__Exercise goal__
Continue the blog post about curiosity and the Internet, starting right after its last sentence.
##### Page text
The Internet: A repository for all things arcane.

Edit 8/25/2015: This post was based on a link to Grooveshark, the most awesome music streaming service since Napster. Unfortunately, a number of circumstances led to their demise. I have added a new link to the song in question.

In a recent post I saw on Facebook, a friend of mine was sharing some thoughts about dealing with ADHD in children. I mentioned that I’ve had the problem since childhood, and that ultimately it never goes away – one simply has to deal with it. Another friend remarked that it was interesting how I have been able to channel mine into insatiable curiosity. This struck me, because I had never really made the connection in a conscious way, although I have long been aware that I have a burning need to know things.

The capsule summary of my senior year at Camp Wildwood in Bridgton, Maine, describes me as an energetic tripper despite my 85-lb bulk (I was tiny until I hit 11th grade), and mentioned that however unorganized my body of knowledge, I seemed to be an inexhaustible source of interesting bits of information. So you see, it had begun early, and never ended. I used to read the encyclopedia for fun.

Then came the Internet. By the holy skull of Mogg’s virgin aunt, it’s a miracle I get anything accomplished at all – but it’s both a blessing and a curse. I’ll have something rattling around in my mind, and before the days of  Google, I had no way of locating, categorizing, elaborating on, or filing it away as “done” unless it could be found in a printed resource. But with the Internet, and billions of people contributing content on a daily basis, many of the things that I would never have been able to locate have actually shown up. I mentioned a few of them over here at “The Lost Cartoons” and “Vintage Toys I have Loved” (among many others) but there is always something which tasks me.
##########
##### Data records
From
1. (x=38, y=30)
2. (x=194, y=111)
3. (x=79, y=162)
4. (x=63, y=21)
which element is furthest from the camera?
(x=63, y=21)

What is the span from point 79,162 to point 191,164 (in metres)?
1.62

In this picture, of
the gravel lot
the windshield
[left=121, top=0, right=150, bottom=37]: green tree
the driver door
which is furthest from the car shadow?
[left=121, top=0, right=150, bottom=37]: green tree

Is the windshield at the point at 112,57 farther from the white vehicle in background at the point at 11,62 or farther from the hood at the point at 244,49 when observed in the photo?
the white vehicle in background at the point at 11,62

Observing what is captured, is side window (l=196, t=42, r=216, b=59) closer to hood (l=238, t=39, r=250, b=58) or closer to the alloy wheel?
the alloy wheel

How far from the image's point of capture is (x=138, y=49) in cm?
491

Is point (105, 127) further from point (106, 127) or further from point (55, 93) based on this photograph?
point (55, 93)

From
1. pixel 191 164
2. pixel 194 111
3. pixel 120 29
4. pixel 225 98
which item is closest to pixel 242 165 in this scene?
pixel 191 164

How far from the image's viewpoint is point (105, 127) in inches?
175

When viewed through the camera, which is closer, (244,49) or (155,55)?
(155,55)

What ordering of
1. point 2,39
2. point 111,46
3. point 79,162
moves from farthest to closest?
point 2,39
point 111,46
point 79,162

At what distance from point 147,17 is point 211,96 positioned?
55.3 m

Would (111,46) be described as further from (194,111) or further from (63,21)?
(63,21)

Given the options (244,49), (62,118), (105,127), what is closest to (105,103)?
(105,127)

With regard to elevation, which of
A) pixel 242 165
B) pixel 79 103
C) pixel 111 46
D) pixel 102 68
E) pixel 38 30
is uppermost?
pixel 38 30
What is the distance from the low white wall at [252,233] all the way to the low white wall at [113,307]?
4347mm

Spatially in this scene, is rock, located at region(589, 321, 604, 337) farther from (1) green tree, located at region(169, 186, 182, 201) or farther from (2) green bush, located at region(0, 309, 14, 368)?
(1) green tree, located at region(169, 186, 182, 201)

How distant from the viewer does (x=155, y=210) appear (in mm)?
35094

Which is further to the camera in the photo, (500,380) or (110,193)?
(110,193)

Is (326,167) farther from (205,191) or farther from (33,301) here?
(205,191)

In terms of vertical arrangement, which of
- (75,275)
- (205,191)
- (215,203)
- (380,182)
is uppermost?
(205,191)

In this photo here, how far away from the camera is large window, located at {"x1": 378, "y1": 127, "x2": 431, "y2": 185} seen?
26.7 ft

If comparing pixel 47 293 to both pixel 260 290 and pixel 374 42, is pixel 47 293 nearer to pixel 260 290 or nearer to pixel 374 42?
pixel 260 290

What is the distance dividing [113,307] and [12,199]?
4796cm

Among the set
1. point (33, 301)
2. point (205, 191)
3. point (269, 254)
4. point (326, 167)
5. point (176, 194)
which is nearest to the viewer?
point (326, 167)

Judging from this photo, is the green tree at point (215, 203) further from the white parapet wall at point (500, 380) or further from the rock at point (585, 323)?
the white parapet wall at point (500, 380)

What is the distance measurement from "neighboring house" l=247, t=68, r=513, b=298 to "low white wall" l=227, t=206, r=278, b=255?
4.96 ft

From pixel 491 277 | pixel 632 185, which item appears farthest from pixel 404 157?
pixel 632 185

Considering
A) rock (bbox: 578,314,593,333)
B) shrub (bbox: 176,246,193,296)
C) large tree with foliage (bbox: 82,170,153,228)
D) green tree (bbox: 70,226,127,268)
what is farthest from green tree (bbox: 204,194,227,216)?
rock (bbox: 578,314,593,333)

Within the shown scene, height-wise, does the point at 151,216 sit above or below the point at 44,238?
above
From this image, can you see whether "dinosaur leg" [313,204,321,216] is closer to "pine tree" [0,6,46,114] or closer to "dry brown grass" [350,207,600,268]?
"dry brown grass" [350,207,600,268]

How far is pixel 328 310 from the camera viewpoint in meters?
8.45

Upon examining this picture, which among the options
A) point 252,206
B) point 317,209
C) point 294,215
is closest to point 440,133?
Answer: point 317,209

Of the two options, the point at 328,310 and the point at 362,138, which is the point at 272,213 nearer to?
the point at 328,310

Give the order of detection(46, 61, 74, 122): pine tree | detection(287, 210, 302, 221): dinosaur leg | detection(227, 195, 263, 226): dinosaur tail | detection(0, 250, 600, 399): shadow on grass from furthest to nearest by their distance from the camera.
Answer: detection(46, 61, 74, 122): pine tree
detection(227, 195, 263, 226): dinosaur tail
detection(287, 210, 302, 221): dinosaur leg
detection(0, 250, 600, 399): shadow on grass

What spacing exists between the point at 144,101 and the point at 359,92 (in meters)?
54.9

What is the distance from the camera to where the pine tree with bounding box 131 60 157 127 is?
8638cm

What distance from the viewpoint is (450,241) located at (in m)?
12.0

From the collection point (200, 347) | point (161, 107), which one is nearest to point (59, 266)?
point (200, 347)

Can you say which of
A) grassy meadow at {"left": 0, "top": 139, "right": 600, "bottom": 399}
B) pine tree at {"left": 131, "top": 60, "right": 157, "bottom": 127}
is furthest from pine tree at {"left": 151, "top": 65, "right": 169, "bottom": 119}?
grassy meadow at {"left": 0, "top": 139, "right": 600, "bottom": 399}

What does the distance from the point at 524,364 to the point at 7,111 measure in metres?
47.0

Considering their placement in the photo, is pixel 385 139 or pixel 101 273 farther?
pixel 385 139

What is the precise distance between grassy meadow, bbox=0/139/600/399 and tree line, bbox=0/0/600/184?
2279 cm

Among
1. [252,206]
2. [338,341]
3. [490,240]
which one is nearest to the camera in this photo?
##########
__Written answer__
Today I got to put another one to rest.

Back in the 80s there was a wonderful radio station in Salt Lake called KKDS (or K-Kids). It played a constant stream of amazing and delightful music and features for children – the Chicago Tribune mentioned it, saying:

WPRD-AM, now broadcasting news from the CNN Headline News service, was the first affiliate for the Imagination Stations Network, which was based in Orlando and had hoped to broadcast nationally to at least 100 affiliates by the end of its first year. When it ceased broadcasting 11 months after it began, the network had only one other affiliate, KKDS in Salt Lake City.

I was sad to see it go, and our children loved it.

Remember the Sinclairs, stars of the TV show “Dinosaurs?”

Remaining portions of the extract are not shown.